Archeologists are asking alpinists to help them recover potential ancient remains and artifacts as ice all over the Swiss Alps continues to melt. The heat is on, they say, noting that there is a limited amount of time to recover these potential archeological wonders.
A Swiss cultural institute is heading the project, which asks hikers heading into Switzerland's eastern mountains to return with any ancient artifacts they find in the melting ice of the Swiss National Park.
"There have been extremely warm summers in the last 10 to 20 years, and this has led in consequence to the glaciers and ice patches melting extremely quickly," Martin Grosjean, executive director of the Oeschger Centre for Climate Change Research at the University of Bern, told the Swiss news agency (swissinfo.ch).
This leaves a small window of one or two decades during which time icemelt will reveal artifacts but won't wash them all away, Grosjean said.
"In 50 years, all these glaciers will be gone. We know that today," he added.
This archeological initiative is called the "kAltes Eis [sic]" (cOld ice) project, and will involve true experts as well as alpinists.
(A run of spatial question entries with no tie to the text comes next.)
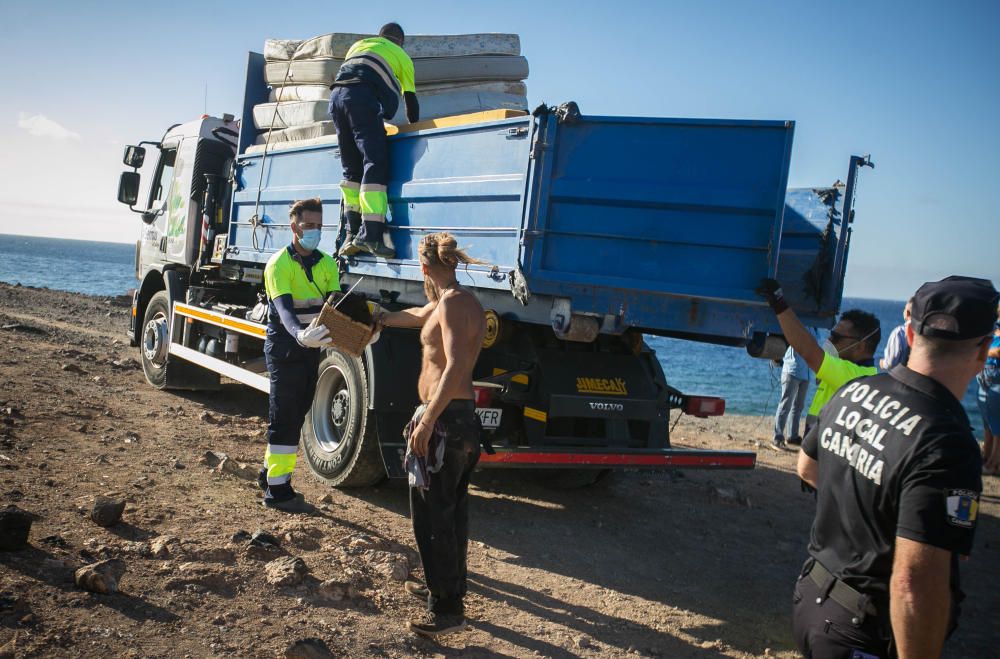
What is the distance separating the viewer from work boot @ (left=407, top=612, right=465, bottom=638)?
3523mm

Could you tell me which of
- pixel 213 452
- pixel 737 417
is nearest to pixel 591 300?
pixel 213 452

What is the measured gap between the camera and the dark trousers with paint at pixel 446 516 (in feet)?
11.7

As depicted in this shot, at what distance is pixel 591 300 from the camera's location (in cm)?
455

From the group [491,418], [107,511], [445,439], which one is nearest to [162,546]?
A: [107,511]

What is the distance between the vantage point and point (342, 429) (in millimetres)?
5648

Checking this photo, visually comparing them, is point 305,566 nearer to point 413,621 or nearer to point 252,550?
Answer: point 252,550

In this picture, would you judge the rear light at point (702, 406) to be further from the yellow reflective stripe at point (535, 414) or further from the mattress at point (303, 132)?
the mattress at point (303, 132)

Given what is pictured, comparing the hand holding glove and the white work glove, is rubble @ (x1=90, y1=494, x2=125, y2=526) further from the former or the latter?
the hand holding glove

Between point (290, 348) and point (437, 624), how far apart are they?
2229 mm

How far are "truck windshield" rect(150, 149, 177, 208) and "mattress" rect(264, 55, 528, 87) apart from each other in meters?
3.10

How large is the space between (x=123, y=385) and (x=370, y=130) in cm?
488

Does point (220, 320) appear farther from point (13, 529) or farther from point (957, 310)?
point (957, 310)

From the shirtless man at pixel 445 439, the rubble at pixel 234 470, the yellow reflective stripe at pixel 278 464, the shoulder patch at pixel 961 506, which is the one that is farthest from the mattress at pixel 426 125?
the shoulder patch at pixel 961 506

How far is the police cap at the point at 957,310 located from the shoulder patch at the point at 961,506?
0.37 meters
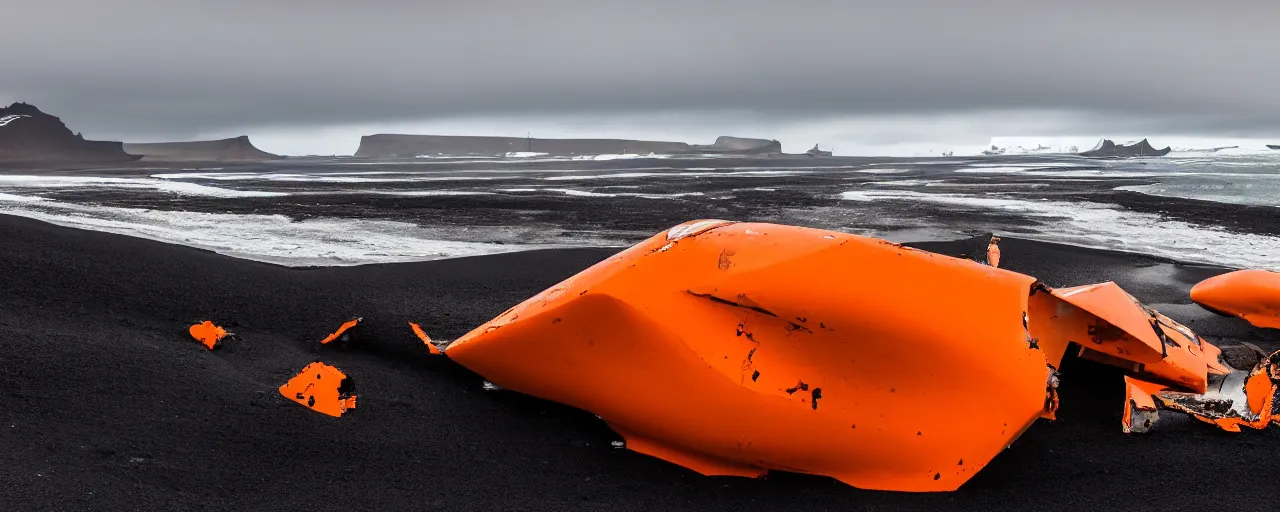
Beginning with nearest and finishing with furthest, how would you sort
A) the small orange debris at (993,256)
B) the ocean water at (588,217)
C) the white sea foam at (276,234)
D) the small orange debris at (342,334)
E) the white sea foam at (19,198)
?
the small orange debris at (342,334) < the small orange debris at (993,256) < the white sea foam at (276,234) < the ocean water at (588,217) < the white sea foam at (19,198)

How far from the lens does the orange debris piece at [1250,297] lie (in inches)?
222

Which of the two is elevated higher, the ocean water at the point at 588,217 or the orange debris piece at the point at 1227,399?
the ocean water at the point at 588,217

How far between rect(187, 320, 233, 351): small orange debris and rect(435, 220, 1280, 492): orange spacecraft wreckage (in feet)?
6.27

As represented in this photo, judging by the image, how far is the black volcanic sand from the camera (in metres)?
2.77

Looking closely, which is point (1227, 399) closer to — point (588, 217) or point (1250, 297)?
point (1250, 297)

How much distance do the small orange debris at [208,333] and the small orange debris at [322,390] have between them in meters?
0.84

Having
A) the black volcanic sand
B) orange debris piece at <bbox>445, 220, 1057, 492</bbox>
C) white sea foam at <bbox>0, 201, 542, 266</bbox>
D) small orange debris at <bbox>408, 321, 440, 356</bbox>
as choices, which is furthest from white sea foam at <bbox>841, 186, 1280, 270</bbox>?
small orange debris at <bbox>408, 321, 440, 356</bbox>

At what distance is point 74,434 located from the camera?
285cm

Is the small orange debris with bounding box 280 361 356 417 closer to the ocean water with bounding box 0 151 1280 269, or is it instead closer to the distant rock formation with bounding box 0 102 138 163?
the ocean water with bounding box 0 151 1280 269

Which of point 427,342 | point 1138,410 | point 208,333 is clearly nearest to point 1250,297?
point 1138,410

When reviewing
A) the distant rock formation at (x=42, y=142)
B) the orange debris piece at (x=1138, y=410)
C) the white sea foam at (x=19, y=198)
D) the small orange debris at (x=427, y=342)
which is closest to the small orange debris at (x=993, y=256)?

Using a modified Geographic Information Systems (GIS) model, expert Leandra Naef has highlighted specific patches of melting ice all over canton Graubünden's mountains that are most likely to yield artifacts. Three-hundred points in all were highlighted, with 40 main areas of interest being targeted by archaeologists. The 260 remaining points of lesser interest - which still seem likely to boast a few artifacts - are being covered by roaming hikers, SwissInfo reported.
Amazingly, Naef isn't worried that hikers who do find something will take it home or try to sell it.
"We are looking for objects that are very valuable for science but their value for private citizens is difficult to determine," Naef explained. "Therefore we don't have to fear looting or grave robbers."
Project "cOld ice" will last between this July and September when the melt will be at its worst.